During the pilot, the teams were rearranged based on the complexity of the applications and were separated into different lanes or work streams. Each lane or work stream had a clinical advisor seated with the CSOs to ensure their availability to review cases and provide counsel on applications as they arose. In the beginning, the clinical advisors were resistant to this arrangement because they thought it would increase their workload, pull them away from other duties and make it difficult for them to upskill in different types of applications. In practice the opposite was true. By integrating the clinical advisors into the workflow, they were able to overhear discussions and provide coaching and consultation on the spot. This resulted in less work escalated to them, more knowledge transfer and more trust in the CSOs’ decisions. Because they were able to see the workload in each lane, they were able to manage their time to complete other duties more effectively. Flexible seating arrangements incorporated strategically placed hot desks, enabling the clinical advisors to shift to different lanes based on volume and to advise on different types of applications and services. This helped them upskill on applications they normally would not work on, with support from another advisor.
The CSOs also benefited from the seating arrangements because they were able to quickly shift between lanes to deal with incoming volume and developed expertise by sitting with the clinical advisors and enjoyed opportunities to work on different types of applications.
The Power to Change
After the five-week pilot, the average cycle time from when the application entered the system to when a customer received an outcome was approximately 5 to 6 days. Before the pilot, the cycle time had been 30 days. When we compared to the same time period in the previous year, the average time had been over 100 days. The improvement was so dramatic it was almost unbelievable. To ensure accuracy, a number of different sensitivity analyses were conducted, verified and confirmed. It has been close to 12 months since the pilot was run and the team has managed to maintain this level of performance while finding other ways to improve quality.
A year later, the CSOs and clinical advisors were asked to reflect on change.
One CSO noted, …(in December 2013) According to our count sheet, we had 1932 equipment request forms outstanding, the oldest being from June. As of today (March 2015), we have 127, the oldest being from five days ago.
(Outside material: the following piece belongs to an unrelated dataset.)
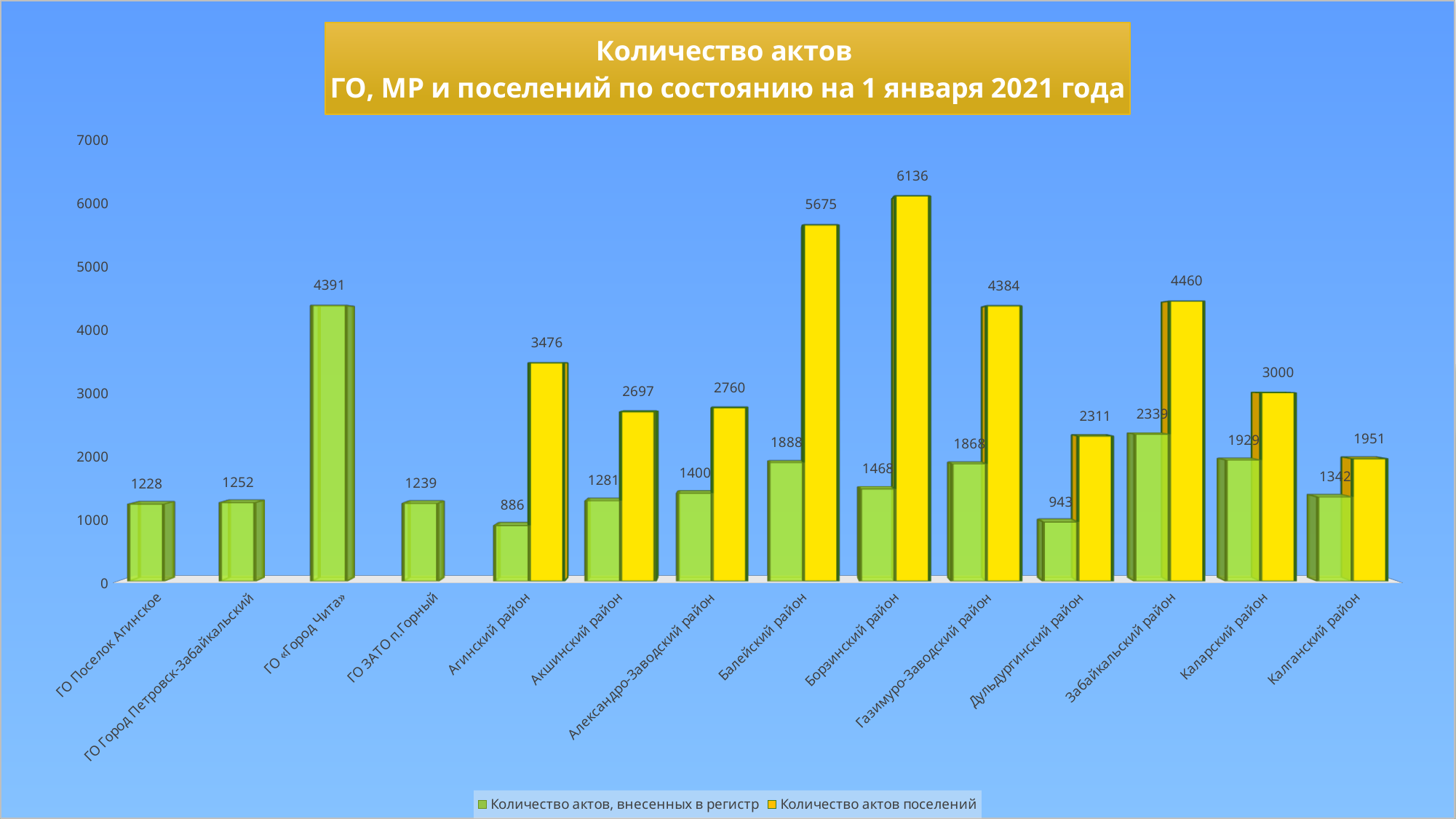
What is the value of "Количество актов поселений" for Борзинский район? 6136 What is the value of "Количество актов, внесенных в регистр" for ГО «Город Чита»? 4391 What is the difference between "Количество актов поселений" and "Количество актов, внесенных в регистр" for Балейский район? 3787 Which category has the highest value for "Количество актов поселений"? Борзинский район Which colour represents "Количество актов поселений" in the legend? yellow What is the value of "Количество актов, внесенных в регистр" for Агинский район? 886 How many series does the legend list? 2 What kind of chart is shown on the slide? bar chart How many categories are shown on the x axis? 14 Is the value of "Количество актов поселений" for Каларский район greater or less than 2000? greater Which is larger: "Количество актов поселений" for Забайкальский район or for Газимуро-Заводский район? Забайкальский район Which category has the lowest value for "Количество актов, внесенных в регистр"? Агинский район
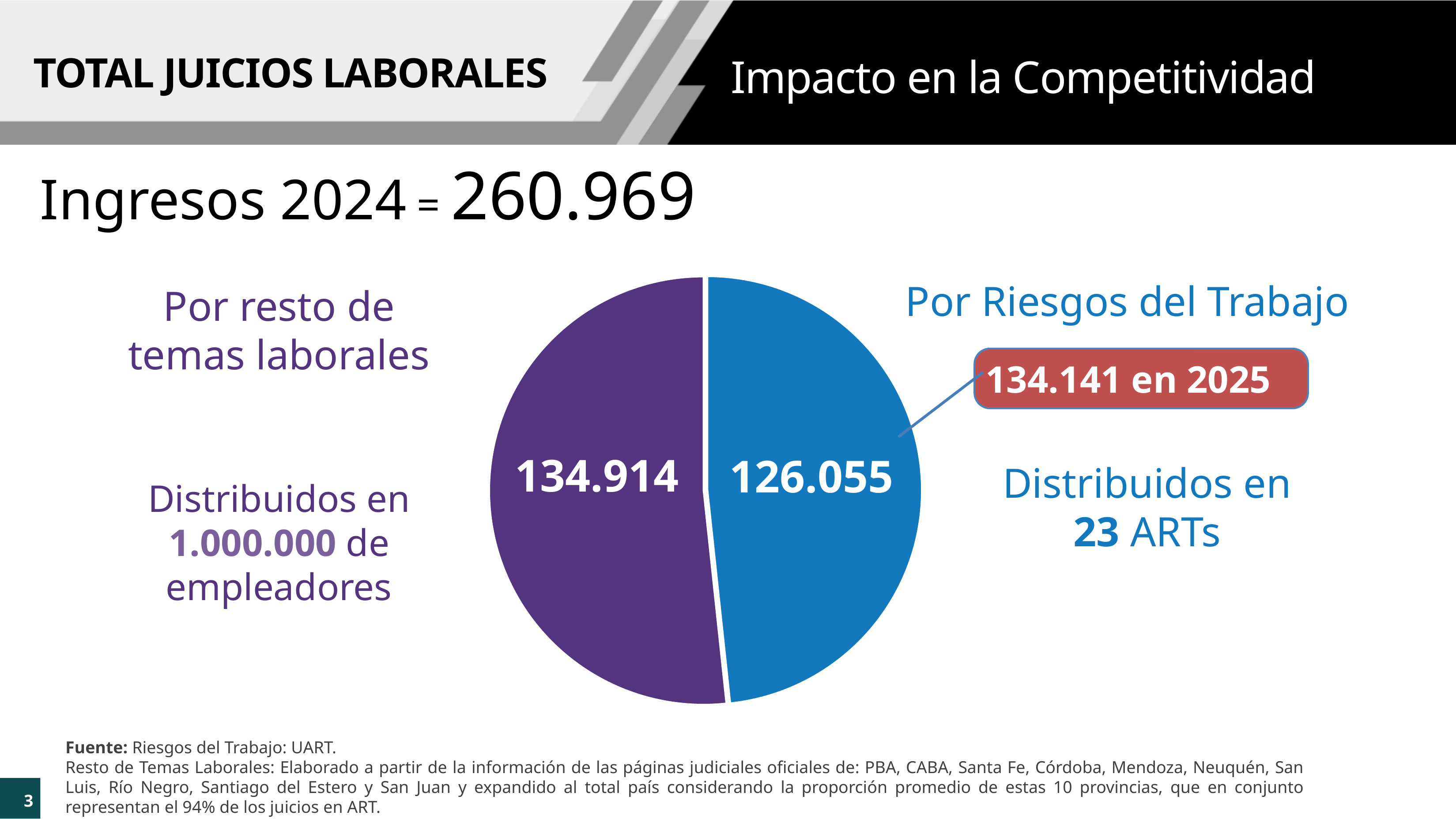
Which is larger, the 'Por Riesgos del Trabajo' slice or the 'Por resto de temas laborales' slice? Por resto de temas laborales Which slice of the pie chart is the smallest? Por Riesgos del Trabajo What value does the red callout attached to the 'Por Riesgos del Trabajo' slice show? 134.141 en 2025 What is the total of the two slices in the pie chart (Ingresos 2024)? 260.969 What colour is the 'Por Riesgos del Trabajo' slice? blue Which slice of the pie chart is the largest? Por resto de temas laborales What kind of chart is shown on the slide? pie chart How many slices does the pie chart have? 2 What is the value of the 'Por resto de temas laborales' slice? 134.914 What is the value of the 'Por Riesgos del Trabajo' slice? 126.055 What is the difference between the 'Por resto de temas laborales' slice and the 'Por Riesgos del Trabajo' slice? 8.859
A clinical advisor said candidly, I used to sit next to two very quiet workers and have had to adapt to a different style of working. But she continued, I am enjoying coming to work a lot more at the moment. I feel proud to work for (the organization) again as I feel like we offer good customer service.
A CSO noted, Because we have some good strong practices in place, we now feel in control, instead of being overwhelmed, and this makes communicating with our consumers and prescribers so much easier. I am sure they must feel a lot more confident in us and the service we provide.
By running and executing this pilot, we achieved the objective of shifting the organizational focus to the customer—improving both the customer experience and the work experience within the organization. We can answer and validate how the team members answered the two questions that drive change: Is it worth it? and Can I do it? In this case, the clear answer was yes.